Deja vu hit three short years later.
"I just wanted to crumble because my doctor assured me that my shoulder wouldn’t have any problems again," McCarty said. "I hadn’t done anything I wasn’t supposed to do that would make me re-injure my shoulder, my shoulder just decided to start to slip out in practice.
"I had pushed myself so hard the previous summer and fall season to be the fastest that I could be. It just stunk that I wasn’t able to be in the boats pushing through the pain with my teammates."
After her second surgery, McCarty said it was harder to maintain a positive attitude about recovery. But who could blame her?
"Everything was progressing well into her third season when the injury brought her season to a screeching halt," King adds.
With the support of her teammates and a poster they made her, which still hangs in her room today, McCarty found the strength and determination to not let the injury deter her from recovering.
Some of her struggles weren’t necessarily rowing related. McCarty says that one of her biggest struggles was having faith that everything would turn out well. Her biggest struggle of all, though, was making sure she didn’t do too much too quickly.
"My athletic trainer probably got mad at me, because I would always pester her about when I would be able to bike, or run or even change exercises in rehab," McCarty says. "It was hard to hold myself back enough to recover correctly."

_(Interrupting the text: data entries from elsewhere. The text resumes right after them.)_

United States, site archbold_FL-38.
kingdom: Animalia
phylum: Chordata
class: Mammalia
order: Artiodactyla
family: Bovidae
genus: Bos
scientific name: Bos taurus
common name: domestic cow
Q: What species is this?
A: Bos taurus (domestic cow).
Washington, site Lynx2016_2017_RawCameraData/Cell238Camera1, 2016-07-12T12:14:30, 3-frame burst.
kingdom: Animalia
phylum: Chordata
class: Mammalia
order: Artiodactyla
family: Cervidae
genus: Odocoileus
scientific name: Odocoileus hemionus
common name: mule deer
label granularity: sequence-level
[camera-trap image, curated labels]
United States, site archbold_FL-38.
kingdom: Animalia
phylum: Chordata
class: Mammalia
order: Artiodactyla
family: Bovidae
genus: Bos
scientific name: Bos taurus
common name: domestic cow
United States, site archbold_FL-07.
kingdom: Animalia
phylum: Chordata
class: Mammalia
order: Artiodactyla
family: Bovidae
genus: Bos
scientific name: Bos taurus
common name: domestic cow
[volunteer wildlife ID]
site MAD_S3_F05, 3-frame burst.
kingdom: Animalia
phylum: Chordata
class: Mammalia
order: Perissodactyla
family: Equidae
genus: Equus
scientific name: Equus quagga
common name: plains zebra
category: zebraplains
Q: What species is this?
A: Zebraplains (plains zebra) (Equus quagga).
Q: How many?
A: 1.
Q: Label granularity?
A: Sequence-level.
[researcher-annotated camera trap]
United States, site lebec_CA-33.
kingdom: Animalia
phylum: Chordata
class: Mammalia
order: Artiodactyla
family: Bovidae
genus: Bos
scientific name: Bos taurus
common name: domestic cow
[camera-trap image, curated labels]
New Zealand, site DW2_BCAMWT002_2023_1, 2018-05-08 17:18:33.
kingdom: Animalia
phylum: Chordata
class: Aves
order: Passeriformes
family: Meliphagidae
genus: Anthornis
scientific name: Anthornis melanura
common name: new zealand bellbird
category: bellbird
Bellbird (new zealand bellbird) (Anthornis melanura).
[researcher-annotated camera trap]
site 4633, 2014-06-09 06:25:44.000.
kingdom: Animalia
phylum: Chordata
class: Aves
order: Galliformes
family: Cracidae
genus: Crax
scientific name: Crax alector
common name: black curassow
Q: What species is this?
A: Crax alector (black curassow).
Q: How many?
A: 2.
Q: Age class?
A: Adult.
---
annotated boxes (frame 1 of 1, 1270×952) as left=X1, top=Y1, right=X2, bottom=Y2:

"After running through the expected emotions of anger, frustration and disappointment, she focused on her rehabilitation and returned to rowing," King said.
After making a great comeback in her mind and getting the scores she wanted on the erg, McCarty hit a major set back just two weeks after celebrating her comeback with her coaching staff. She began to have similar pain to what she had the year before.
"I should have known to knock on wood," McCarty adds.
"None of us could believe she was going to go through the experience all over again," King says. "Optimism was understandably a scarce commodity at the time, but somehow she endured and preserved.
"Her return to competitive rowing was never discussed. The focus was purely on rehabbing her shoulder. The only return she discussed was the possibility of her serving as a student-coach."
Devastated by the injury and the possibility that her rowing career was over, McCarty says that she told her parents that she was done rowing.
"Rowing had been my life since I was 13 years old," she says. "But if you know my coach he would say 'I have a thick skull,' kind words but totally true. I mean how can you expect someone as passionate as I am to just give up something they love? It's like telling a little girl to give up Barbie Dolls or something; it only works for about a second."
McCarty continued to train with the ambition of getting to finish out her senior season competing on the water with her teammates.
"One afternoon last fall, Jeannine was riding along in my launch when I finally broached the topic of working toward a full return to rowing and racing this spring," King states. "I knew, that if there was a possibility, that I wanted her to have the opportunity to return, not knowing if she would be interested or perhaps too afraid to even risk another injury.
"Fast forward to February when at the end of an erg workout, and I was reviewing the morning’s results while standing next to her, I recall saying. "you’re going to get a personal best on your 2k." She promptly grinned and said, "yeah, I know."
On March 8, almost one year to the date of her third shoulder surgery, McCarty set a new personal best, beating the one she set three years prior, according to King.
"I don’t think I could have been any happier for her at that moment," King recalls. "What might be easily overlooked by some is that Jeannine spent two years cross training, during which she managed to not only maintain, but improve her fitness. So maybe somewhere, deep in her subconscious, there were thoughts of unfinished business."
"Jeannine has developed into someone who looks at her situation and sees a positive end to it," says teammate Tamyra Roberts. "She has become more driven and determined to do her best when given the opportunity. Every time she returned from injury, she blew us all away. I believe she is much stronger and that she believes she is much stronger than she was."
"Oh man, I have definitely learned that I am stronger than I think am," McCarty concludes. "I learned to be happy with all of the small things. I also learned that it is so easy to find negatives in every situation, but when you find positive things in certain situations, you can do more than you have ever imagined. You can always exceed the expectations you or anyone else puts on you."
Although many consider McCarty to be nearly fully recovered from her injuries, she knows that the road to recovery has only begun and will near completion when she crosses the finish at the final race of the season.